É preciso ressaltar também que o regime teocrático iraniano não é de caráter antiimperialista, mas sim desobediente. Pois o Irã não detém consciência e nem os passos objetivos em direção ao socialismo, condição indispensável pra efetivar revoluções nacionais antimperialistas. E por essas questões de não possuírem uma orientação consciente de superação do capitalismo, não tem como combater o imperialismo efetivamente e realizar a revolução nacional até às últimas consequências. Se faz necessário esses apontamentos para não deslocarmos o antiimperialismo do socialismo, senão estaríamos caminhando para conclusões do etapismo e não como momentos distintos de uma mesma revolução. E como em todo processo geopolítico, não conseguimos determinar o futuro, só apontar os possíveis caminhos que talvez tomem durante os acontecimentos.
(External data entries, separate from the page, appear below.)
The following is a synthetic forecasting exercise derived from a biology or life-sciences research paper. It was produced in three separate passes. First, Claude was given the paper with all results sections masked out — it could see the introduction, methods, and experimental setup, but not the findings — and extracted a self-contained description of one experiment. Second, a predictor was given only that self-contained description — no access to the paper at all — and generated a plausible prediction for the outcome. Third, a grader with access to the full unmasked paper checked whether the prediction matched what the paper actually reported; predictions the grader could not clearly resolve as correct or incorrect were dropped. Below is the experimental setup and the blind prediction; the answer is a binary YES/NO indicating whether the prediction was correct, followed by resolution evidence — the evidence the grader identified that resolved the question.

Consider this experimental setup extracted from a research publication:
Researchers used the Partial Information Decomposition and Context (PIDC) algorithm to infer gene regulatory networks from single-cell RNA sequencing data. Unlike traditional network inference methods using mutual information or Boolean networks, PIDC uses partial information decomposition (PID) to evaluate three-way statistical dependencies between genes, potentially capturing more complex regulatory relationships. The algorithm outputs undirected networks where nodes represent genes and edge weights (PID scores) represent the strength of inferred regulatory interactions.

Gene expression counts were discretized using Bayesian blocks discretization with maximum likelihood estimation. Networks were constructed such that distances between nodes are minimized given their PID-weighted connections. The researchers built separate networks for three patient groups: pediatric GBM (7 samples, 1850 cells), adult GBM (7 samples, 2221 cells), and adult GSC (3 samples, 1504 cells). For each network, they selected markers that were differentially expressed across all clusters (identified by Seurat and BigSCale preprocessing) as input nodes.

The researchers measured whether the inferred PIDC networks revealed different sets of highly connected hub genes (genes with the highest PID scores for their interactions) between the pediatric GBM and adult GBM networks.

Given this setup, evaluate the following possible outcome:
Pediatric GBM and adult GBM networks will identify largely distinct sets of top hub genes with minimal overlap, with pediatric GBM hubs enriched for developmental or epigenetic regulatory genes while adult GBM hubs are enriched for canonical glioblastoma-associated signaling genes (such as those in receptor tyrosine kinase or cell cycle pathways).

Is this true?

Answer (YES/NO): NO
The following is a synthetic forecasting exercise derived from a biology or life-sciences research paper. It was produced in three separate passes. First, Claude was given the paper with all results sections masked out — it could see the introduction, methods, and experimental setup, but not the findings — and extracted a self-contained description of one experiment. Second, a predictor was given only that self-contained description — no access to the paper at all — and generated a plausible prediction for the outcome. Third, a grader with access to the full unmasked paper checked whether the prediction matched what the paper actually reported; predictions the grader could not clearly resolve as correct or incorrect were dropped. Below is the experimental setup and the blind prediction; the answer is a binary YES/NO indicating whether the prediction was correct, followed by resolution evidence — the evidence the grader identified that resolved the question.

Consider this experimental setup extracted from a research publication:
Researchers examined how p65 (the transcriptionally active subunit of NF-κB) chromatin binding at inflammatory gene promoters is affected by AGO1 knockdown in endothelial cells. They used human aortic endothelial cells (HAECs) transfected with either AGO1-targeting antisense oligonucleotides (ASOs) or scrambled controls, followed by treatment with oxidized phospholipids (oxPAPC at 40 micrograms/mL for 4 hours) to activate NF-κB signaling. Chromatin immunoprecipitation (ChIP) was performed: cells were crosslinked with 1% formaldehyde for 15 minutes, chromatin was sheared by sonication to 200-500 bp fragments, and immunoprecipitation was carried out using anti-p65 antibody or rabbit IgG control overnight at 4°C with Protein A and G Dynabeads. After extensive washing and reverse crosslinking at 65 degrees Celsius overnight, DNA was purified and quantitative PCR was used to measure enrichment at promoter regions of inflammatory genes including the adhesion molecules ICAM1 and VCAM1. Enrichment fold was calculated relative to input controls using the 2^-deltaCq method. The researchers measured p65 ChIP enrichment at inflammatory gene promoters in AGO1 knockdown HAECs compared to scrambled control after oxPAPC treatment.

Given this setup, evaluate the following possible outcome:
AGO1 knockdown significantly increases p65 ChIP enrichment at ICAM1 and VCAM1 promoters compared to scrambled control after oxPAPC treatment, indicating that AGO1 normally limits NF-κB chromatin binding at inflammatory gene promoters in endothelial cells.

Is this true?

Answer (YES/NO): NO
Em busca da hegemonia do império dos EUA, eles instalam milhares de bases militares em volta de todo o Oriente, utilizam Israel e Arábia Saudita como seus bodes expiatórios e até os armam para combater todos aqueles que não se alinhem com os interesses do imperialismo.
Mas o que mais se escancara nisso tudo e deve ser denunciado, é o caráter dos Estados Unidos de não ter pudor em devastar as outras nações. Para, além disso: não reconhecem a soberania dos outros países e se sentirem como verdadeiros combatentes do mal. No sentimento de herói hollywoodiano.
É possível perceber o quão “intocável” podem ser os imperialistas estadunidenses, eles podem cometer a atrocidade de assassinar não apenas civis, tendo um histórico vasto de crimes contra o povo do Oriente, com políticas de extermínio e financiamento de terroristas em áreas estratégicas, promovendo verdadeiros genocídios; e isso, por si só já se demonstra um absurdo tremendo, mas que infelizmente quase passa de forma invisível (tendo em vista que governos anteriores a Trump, como de Barak Obama, foram extremamente mais ofensivos em relação ao Oriente), passando a ganhar destaque ao se lançarem assassinando oficiais de Estado de outra nação sem serem incomodados. Qualquer movimento que ameaçasse alguns centímetros de poder norte-americano pode resultar em guerra, invasão, declaração na ONU, alardeada pela defesa dos direitos humanos e etc. Mas o contrário é feito vista grossa pela comunidade internacional.
É preciso defender a autodeterminação dos povos, sem interferências externas, se opor aos crimes internacionais cometidos pelo imperialismo e cobrar o posicionamento das autoridades internacionais para frear os avanços estadunidenses que não encontra limites ao se lançar na tarefa de correção da contradição capitalista: devastando países terceiros para a manutenção do capital nacional.